TASK TO CARRY OUT - Pull out, word for word, the lines of the items below, starting at the line that contains "How extensive is" and ending at the last line of the items.

DATA FOR THE TASK -
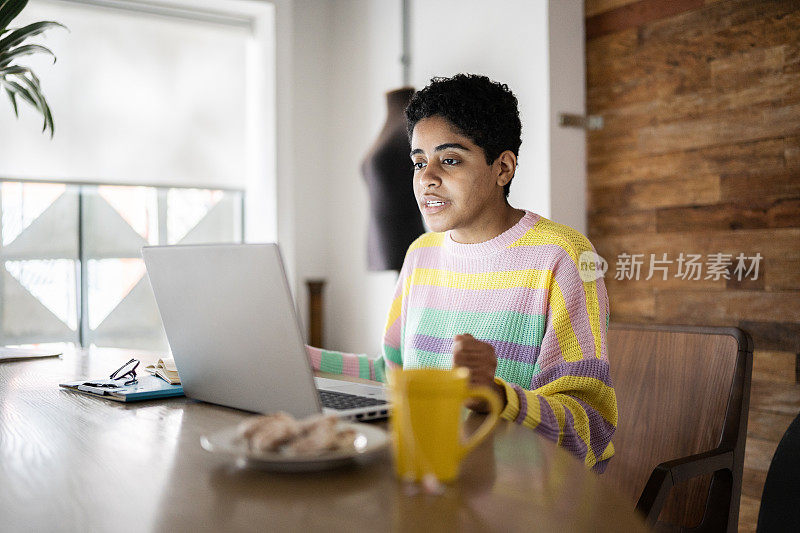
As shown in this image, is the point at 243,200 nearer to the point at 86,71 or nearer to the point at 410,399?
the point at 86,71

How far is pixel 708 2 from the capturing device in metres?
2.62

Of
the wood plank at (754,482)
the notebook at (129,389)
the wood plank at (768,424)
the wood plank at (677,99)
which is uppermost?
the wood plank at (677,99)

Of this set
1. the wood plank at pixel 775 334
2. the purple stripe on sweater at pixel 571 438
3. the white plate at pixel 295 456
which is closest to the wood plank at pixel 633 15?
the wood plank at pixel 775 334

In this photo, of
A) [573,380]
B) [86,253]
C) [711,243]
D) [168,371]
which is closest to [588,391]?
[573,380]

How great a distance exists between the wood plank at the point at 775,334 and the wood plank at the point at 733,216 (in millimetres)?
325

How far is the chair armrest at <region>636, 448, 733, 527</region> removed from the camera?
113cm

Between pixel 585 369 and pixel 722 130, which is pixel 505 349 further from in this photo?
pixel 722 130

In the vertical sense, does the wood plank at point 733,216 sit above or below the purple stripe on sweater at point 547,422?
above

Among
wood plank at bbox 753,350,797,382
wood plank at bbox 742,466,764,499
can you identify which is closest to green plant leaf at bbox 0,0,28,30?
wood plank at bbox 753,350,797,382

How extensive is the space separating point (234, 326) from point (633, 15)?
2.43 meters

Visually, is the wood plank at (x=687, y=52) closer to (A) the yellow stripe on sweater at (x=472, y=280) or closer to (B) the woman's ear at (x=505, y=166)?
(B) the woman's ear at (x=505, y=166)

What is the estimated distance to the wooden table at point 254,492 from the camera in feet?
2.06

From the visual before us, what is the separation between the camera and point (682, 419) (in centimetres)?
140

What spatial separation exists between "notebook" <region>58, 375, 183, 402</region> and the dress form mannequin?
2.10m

RESULT OF THE EXERCISE -
How extensive is the space separating point (234, 326) from point (633, 15)?
2.43 meters

Visually, is the wood plank at (x=687, y=52) closer to (A) the yellow stripe on sweater at (x=472, y=280) or closer to (B) the woman's ear at (x=505, y=166)?
(B) the woman's ear at (x=505, y=166)

What is the estimated distance to the wooden table at point 254,492 from the camera in feet?
2.06

From the visual before us, what is the separation between the camera and point (682, 419) (in centimetres)?
140

What spatial separation exists between "notebook" <region>58, 375, 183, 402</region> and the dress form mannequin?
2.10m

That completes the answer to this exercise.